Retail, online and mail-order businesses Kaosshop Pty Ltd., Platinum Interactive Pty Ltd. and their director, Theo Armenis, accepted liability for the infringements at the start of a hearing in Australia’s Federal Magistrates Court. They also accepted a series of permanent injunctions against selling, distributing or advertising the films in question.

Because the defendants pleaded guilty, the majority of the hearing was spent arguing over damages.

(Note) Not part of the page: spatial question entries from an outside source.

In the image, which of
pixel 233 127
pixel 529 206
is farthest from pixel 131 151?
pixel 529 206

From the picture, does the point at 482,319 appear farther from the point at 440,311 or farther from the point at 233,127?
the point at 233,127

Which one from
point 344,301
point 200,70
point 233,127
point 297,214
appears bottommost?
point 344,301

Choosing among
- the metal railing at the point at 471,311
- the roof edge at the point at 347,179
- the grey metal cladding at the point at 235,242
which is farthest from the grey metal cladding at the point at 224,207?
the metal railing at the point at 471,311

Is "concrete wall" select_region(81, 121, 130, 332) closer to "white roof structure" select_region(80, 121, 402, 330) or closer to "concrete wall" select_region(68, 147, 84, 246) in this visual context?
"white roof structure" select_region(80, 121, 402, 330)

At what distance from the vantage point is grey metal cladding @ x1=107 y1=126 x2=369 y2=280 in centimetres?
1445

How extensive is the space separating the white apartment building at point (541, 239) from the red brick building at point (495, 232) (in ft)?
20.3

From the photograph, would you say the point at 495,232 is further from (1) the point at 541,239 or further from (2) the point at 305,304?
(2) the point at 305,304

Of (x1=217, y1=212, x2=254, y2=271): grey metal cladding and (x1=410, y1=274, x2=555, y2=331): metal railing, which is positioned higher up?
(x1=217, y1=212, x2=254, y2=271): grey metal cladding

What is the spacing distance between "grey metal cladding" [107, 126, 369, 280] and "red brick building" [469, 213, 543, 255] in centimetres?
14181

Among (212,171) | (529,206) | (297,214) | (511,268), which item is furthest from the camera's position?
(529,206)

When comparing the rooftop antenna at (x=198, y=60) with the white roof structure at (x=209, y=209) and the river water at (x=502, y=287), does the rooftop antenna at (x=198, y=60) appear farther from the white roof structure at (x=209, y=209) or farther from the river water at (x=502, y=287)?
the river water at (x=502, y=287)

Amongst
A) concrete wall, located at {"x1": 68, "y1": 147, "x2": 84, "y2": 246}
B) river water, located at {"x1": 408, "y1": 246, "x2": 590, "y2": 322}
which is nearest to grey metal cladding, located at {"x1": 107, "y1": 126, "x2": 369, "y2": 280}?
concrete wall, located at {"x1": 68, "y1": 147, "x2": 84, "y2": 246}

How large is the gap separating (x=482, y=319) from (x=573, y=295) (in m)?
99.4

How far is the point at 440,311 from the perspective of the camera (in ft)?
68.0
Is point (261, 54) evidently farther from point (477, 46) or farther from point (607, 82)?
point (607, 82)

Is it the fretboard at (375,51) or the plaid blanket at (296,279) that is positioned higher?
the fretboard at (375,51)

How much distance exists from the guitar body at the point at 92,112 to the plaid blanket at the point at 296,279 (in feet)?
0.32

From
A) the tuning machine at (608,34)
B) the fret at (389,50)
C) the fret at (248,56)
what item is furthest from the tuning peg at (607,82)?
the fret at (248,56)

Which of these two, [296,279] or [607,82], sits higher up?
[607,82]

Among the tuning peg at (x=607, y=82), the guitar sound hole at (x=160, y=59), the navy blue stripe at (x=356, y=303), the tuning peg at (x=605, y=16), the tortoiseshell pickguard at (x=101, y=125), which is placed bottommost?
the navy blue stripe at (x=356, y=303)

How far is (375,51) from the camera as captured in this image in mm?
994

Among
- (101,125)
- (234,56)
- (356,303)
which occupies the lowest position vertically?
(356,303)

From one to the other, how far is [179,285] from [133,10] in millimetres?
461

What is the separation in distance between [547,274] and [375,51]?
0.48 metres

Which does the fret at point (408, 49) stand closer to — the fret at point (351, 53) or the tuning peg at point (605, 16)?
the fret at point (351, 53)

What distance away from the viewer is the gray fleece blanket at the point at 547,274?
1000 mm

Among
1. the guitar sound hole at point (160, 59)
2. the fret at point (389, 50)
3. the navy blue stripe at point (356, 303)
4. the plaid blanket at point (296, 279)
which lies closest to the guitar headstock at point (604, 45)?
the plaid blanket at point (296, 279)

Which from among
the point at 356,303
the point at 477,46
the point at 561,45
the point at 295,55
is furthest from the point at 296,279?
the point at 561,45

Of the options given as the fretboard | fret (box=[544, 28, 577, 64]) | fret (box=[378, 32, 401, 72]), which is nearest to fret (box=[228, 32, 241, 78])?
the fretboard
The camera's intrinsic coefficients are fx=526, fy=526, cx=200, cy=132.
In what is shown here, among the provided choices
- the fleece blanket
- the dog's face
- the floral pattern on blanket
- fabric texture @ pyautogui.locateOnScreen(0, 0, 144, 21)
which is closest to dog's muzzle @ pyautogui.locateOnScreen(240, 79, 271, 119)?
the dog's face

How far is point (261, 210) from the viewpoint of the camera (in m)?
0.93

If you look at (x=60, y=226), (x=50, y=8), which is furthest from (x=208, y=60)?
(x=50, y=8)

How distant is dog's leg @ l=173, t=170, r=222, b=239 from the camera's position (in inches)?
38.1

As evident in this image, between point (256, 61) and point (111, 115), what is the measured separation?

The judge gave no indication of when he will make his decision regarding damages.

The victory sets an important precedent, according to Steven Vlottes, vice president of international sales and licensing at Wicked.

“The decision is going to make other people doing this sort of thing stop and think, ‘Maybe it’s not worth it,’” Vlottes told XBiz.

Vlottes said his company was losing at least 50 percent of its Australian business due to rampant, unchecked piracy.

“Piracy is a major problem in the Australian adult film industry and we are being flooded with pirated DVDs and videos,” said Graeme Dunne, executive officer of Australia’s Adult Industry Copyright Organization, the group that filed suit on behalf of Wicked and the other companies involved. “We estimate that they account for over 80 percent of the adult films sold in Australia.”

Piracy isn’t nearly as prevalent in the U.S., but some within the industry estimate that illegal copying is sapping as much as 30 percent of annual profits from larger studios such as Wicked and Vivid.

“Every time we put a finger in the dam, we spring another leak,” said Jay Grdina, president of Club Jenna and husband of Jenna Jameson.

Vlottes said that, while U.S copyright laws are much easier to enforce, the industry would benefit from having a domestic organization similar to AICO.

“It would be great if we had an organization we could go to and put these types of cases in their hands,” he said.

Because AICO is funded not by studios but by Australian distributors, it is the distributors who will win any damages the court awards.